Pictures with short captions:
^^^^^^^^
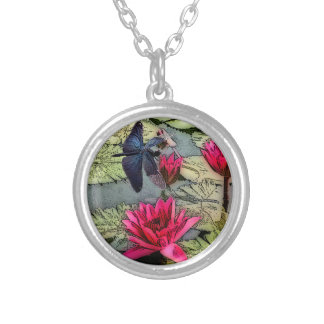 Dragonfly Pond Silver Plated Necklace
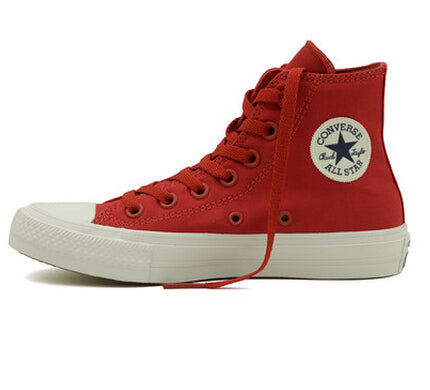 Converse Chuck Taylor II All Star Unisex Sneakers Canvas Shoes 150145C - High (Red/White)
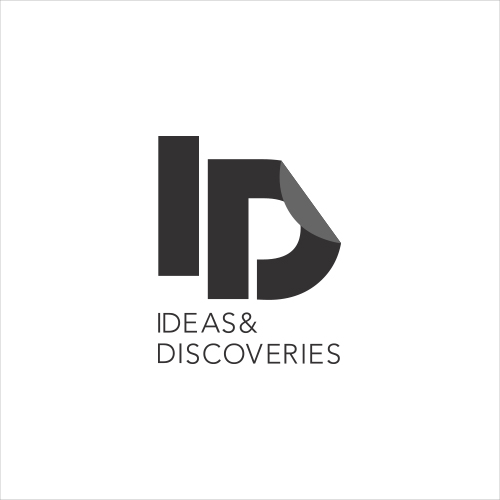 ID Ideas & Discovery  Identity Redesign, 2014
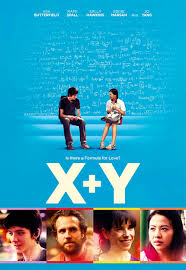 Free Cinema Tickets To See X + Y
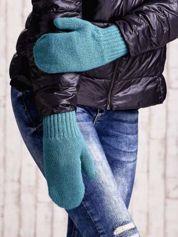 Zielone gładkie rękawiczki z jednym palcem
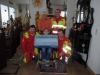 Weihnachtsspende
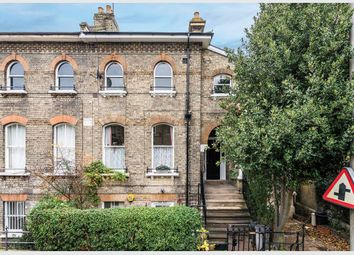 Thumbnail 2 bed property for sale in Flat 1, 57 St James's Drive, Wandsworth Common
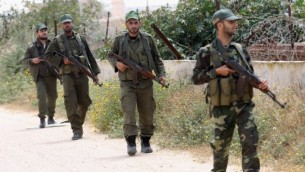 نیروهای امنیتی حماس در مرز غزه و مصر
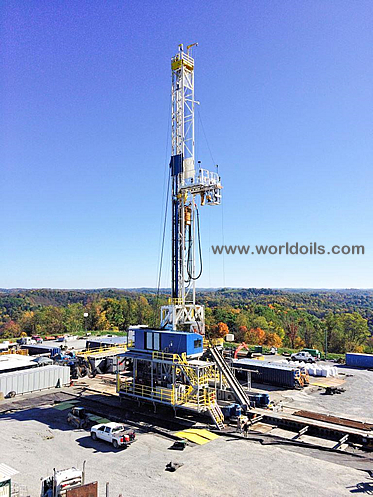 Alta 1500 HP AC/VFD Drilling Rig for sale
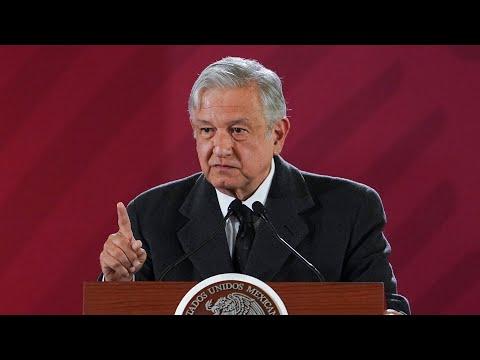Segunda conferencia de prensa extraordinaria por lo ocurrido en Tlahuelilpan, Hidalgo.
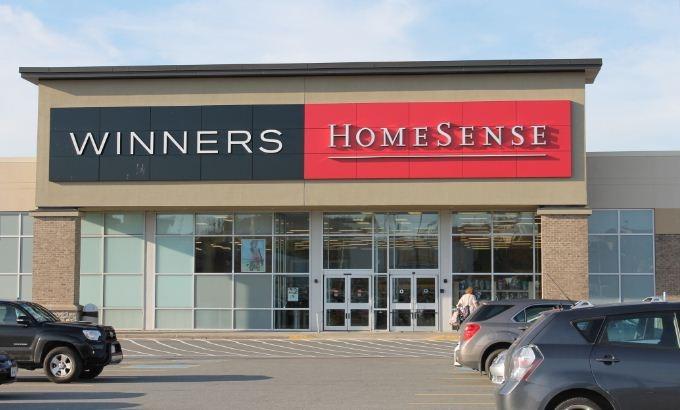 Winners Homesense Customer Satisfaction Survey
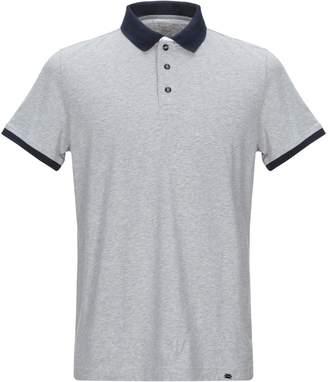 Heritage Polo shirts - Item 12340001TJ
^^^^^^^^
• _Exercise goal_
Output the data exactly. Pictures don't belong in the result.

• _Exercise solution_
 Dragonfly Pond Silver Plated Necklace
 Converse Chuck Taylor II All Star Unisex Sneakers Canvas Shoes 150145C - High (Red/White)
 ID Ideas & Discovery  Identity Redesign, 2014
 Free Cinema Tickets To See X + Y
 Zielone gładkie rękawiczki z jednym palcem
 Weihnachtsspende
 Thumbnail 2 bed property for sale in Flat 1, 57 St James's Drive, Wandsworth Common
 نیروهای امنیتی حماس در مرز غزه و مصر
 Alta 1500 HP AC/VFD Drilling Rig for sale
Segunda conferencia de prensa extraordinaria por lo ocurrido en Tlahuelilpan, Hidalgo.
 Winners Homesense Customer Satisfaction Survey
 Heritage Polo shirts - Item 12340001TJ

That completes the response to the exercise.